VATICAN CITY (Zenit.org): After more than 10 years as the point man for the Church’s efforts to promote Christian unity, Cardinal Walter Kasper on June 25 announced his resignation as president of the pontifical council dedicated to that cause.
The 77-year-old German cardinal acknowledged mixed feelings about leaving the post.
“On one hand, at 77 to be retired is something altogether normal, in fact a liberation,” he said. “On the other hand, however, I leave a work that I have done with enthusiasm.”
He told journalists that ecumenism cannot be considered a “luxury” for the Church, but that it was fundamental, “one of her main objectives, and the same is true for religious relations with Judaism”.
“For 11 years this has been my task – not only demanding but fascinating,” he said. “An experience that absolutely marks a person.”
In 1999, he was made secretary of the Pontifical Council for Promoting Christian Unity, and in 2001, the same year he was made a cardinal, he became its president.
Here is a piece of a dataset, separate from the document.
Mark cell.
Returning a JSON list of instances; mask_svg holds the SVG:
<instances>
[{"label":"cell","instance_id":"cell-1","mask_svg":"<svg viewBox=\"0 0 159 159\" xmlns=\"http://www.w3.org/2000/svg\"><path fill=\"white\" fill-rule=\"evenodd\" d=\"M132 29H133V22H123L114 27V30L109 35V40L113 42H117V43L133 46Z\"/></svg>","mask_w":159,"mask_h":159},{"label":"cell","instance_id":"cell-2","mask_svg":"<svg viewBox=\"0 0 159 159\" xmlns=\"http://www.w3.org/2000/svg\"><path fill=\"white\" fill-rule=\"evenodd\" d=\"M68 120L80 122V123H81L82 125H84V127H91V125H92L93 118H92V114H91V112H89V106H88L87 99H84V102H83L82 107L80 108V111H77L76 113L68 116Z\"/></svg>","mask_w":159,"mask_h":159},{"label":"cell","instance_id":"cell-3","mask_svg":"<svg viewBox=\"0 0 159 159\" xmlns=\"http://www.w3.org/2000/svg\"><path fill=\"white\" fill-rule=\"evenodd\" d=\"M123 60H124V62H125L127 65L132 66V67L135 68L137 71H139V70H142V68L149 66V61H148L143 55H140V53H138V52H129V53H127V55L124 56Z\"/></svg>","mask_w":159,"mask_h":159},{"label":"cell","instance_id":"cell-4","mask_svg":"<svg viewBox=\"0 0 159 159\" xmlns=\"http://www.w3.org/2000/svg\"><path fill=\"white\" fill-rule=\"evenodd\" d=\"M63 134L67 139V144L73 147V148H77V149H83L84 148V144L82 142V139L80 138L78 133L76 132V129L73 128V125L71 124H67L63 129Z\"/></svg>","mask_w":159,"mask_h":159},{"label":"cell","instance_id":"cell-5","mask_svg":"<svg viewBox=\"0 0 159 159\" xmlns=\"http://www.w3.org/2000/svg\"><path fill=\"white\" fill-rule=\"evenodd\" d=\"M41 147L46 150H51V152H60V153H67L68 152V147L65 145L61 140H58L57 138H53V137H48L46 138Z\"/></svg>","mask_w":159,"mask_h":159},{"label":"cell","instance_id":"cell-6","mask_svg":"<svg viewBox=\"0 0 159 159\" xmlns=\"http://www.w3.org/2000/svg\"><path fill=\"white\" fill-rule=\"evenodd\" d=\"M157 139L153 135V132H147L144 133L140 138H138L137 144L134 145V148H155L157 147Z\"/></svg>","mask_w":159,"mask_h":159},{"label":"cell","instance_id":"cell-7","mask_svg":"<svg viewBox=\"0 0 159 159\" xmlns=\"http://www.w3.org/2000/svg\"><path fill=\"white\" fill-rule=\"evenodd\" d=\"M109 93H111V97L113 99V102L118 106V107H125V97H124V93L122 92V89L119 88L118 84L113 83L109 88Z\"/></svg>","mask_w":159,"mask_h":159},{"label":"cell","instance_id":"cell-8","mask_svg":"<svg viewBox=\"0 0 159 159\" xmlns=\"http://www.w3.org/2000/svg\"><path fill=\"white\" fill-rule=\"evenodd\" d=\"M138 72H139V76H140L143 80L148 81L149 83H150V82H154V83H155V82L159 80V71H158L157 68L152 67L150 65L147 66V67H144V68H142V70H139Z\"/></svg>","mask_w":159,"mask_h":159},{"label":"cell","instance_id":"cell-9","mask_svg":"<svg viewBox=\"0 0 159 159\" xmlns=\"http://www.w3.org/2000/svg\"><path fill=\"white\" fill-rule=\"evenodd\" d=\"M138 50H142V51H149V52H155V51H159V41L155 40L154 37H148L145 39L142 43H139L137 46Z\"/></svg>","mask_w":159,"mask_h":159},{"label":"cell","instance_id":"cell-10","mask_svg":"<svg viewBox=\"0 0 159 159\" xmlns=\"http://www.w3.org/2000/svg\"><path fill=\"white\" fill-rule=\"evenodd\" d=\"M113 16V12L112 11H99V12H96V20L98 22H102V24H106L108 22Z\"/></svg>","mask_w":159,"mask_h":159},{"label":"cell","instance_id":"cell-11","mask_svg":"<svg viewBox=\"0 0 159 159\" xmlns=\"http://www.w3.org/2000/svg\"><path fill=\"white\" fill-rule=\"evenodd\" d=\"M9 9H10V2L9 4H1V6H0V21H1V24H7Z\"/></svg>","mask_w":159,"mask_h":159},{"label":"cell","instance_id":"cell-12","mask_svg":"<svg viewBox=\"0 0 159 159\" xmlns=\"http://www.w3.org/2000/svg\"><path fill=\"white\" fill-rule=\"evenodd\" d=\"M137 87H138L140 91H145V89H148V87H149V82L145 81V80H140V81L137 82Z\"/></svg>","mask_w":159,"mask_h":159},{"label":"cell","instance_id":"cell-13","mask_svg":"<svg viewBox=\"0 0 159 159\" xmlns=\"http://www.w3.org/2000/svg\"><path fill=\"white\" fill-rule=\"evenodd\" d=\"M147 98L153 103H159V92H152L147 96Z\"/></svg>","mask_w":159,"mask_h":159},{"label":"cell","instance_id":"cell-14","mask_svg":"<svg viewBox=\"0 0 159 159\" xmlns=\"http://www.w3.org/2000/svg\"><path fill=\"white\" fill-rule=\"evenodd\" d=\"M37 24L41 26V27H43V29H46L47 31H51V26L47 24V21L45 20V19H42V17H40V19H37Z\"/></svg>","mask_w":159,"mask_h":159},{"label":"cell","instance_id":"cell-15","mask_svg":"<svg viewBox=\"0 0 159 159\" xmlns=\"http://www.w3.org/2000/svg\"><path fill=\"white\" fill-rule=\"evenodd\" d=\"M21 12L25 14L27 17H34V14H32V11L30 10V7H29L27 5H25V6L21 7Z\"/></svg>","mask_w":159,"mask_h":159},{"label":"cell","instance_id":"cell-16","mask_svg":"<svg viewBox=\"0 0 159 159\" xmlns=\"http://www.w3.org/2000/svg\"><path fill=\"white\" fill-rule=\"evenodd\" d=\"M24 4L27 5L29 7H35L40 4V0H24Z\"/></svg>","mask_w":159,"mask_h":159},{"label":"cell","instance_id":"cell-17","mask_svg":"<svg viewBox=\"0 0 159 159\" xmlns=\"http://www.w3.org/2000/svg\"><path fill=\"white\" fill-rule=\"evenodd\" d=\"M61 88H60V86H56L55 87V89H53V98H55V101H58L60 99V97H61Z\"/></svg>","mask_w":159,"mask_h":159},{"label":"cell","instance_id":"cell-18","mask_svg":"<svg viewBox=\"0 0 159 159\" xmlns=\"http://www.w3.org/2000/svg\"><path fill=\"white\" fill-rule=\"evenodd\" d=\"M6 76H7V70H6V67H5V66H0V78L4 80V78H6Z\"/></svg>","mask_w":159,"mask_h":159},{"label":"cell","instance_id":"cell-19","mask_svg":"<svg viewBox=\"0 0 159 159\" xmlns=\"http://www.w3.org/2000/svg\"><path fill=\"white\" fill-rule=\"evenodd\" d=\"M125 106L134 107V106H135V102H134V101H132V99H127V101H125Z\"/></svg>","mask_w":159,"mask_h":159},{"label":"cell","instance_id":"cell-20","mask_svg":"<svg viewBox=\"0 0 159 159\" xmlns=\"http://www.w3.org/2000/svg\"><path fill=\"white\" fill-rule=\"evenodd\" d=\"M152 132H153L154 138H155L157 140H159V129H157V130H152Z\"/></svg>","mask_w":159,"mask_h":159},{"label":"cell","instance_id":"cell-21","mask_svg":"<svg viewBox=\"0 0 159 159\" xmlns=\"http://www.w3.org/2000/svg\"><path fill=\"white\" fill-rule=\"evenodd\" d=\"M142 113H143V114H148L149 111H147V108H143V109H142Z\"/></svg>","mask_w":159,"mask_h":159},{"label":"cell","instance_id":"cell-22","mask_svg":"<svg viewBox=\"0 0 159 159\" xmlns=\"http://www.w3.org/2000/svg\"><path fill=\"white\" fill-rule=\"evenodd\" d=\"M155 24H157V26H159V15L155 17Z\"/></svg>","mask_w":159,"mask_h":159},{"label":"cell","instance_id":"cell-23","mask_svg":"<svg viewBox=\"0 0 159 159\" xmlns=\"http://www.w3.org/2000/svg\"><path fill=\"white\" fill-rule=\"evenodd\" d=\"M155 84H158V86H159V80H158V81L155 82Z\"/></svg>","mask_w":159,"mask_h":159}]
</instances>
Cardinal Kasper described ecumenism as work that is “not done at the desk”.
“Dialogue is life,” he said. “Dialogue is an integral part of the life of the Church.”
And the prelate was positive about the future of efforts to build Christian unity.
There was, he said, “a solid network of human relationships among Christians that, I am sure, will also be able to resist less favourable events” and represents “a secure basis for further steps forward”.
“The fulcrum and soul of such a vital ecumenism is spiritual ecumenism,” the cardinal said. “The unity of the Church cannot be planned or fabricated.”
“I leave the office with hope, which is not human optimism, but Christian hope,” he said. The torch now passes to a new generation that “will surely look at the dialogues undertaken with new eyes”.
Swiss Bishop Kurt Koch will be the new president of the council.